Dealing with power of circles here. Here goes: The crankshaft of a particular automobile engine has an angular velocity of 1,500 rpm at 30 mph. The crankshaft pulley has a diameter of 10 cm, and it's attached to an air conditioner compressor pulley with a 7 cm diameter and an alternator pulley with a 5 cm diamter

At what angular velocities do the compressor and alternator turn?

The 3 pulleys are connectected my a 60 cm belt. At a crankshaft rate of 1,500 rpm, how many times will the belt revlove through it's 60 cm belt in one minute?

Most belts do not show significant wear intil each point of the belt has traveled about 20,000 kilometers.

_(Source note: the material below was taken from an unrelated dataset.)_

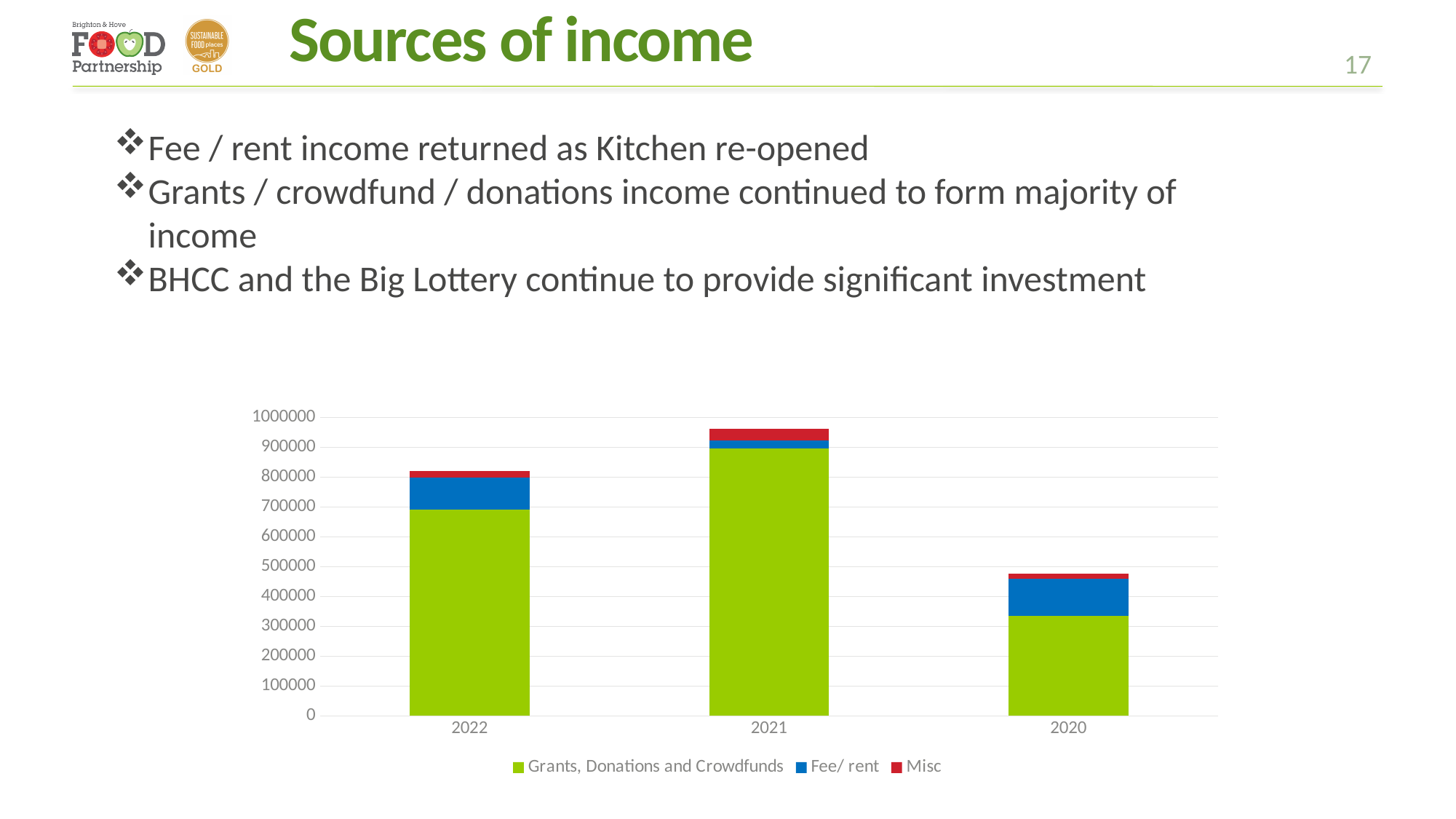
What kind of chart is shown on the slide? Stacked bar chart Is the total income bar for 2020 greater or less than 500000? less Which year has the larger Fee/ rent segment, 2021 or 2020? 2020 Is the total income bar for 2022 greater or less than 800000? greater How many years are shown on the x axis of the chart? 3 Which series is shown in red in the chart? Misc Which series is shown in green in the chart? Grants, Donations and Crowdfunds Which year has the tallest total income bar? 2021 Which year has the shortest total income bar? 2020 Is the Grants, Donations and Crowdfunds value for 2021 greater or less than 800000? greater How many series does the chart's legend list? 3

How long can the engine run at 1,500 rpm before the belt typically would wear out?

I thank you so very much for taking the time to do this. I would really appreciate it if you could breifly explain how you got the answer, so I won't need help in the future.

Thanks a lot,
Ashley Milliman

Lets look at the compressor pulley first. Put a mark on each pulley, at the top, a mark on the belt and rotate the belt until the marks on both pulleys are at the top again. Each pulley has gone through a number of complete revolutions.

Since the diameter of the small pulley is 7 cm its circumference is 7 pi cm and the circumference of the large pulley is likewise 10 pi cm. Hence when the mark on each of the pulleys reaches the top again, the mark on the belt will have moved a distance which is a multiple of both 7 pi cm and 10 pi cm. The least common multiple of 7 and 10 is 70 and hence the marks on the pulleys will be at the top again when the mark on the belt has moved 70 pi cm.

The small pulley goes through 10 revolutions while the large pulley goes through 7 revolutions, and thus the angular velocity of the compressor pulley is 10/7 times the angilar velocity of the crankshaft pulley. That is the angular velocity of the compressor pulley is 10/7(15,000) = 21,429 rpm.

I hope this helps,
Harley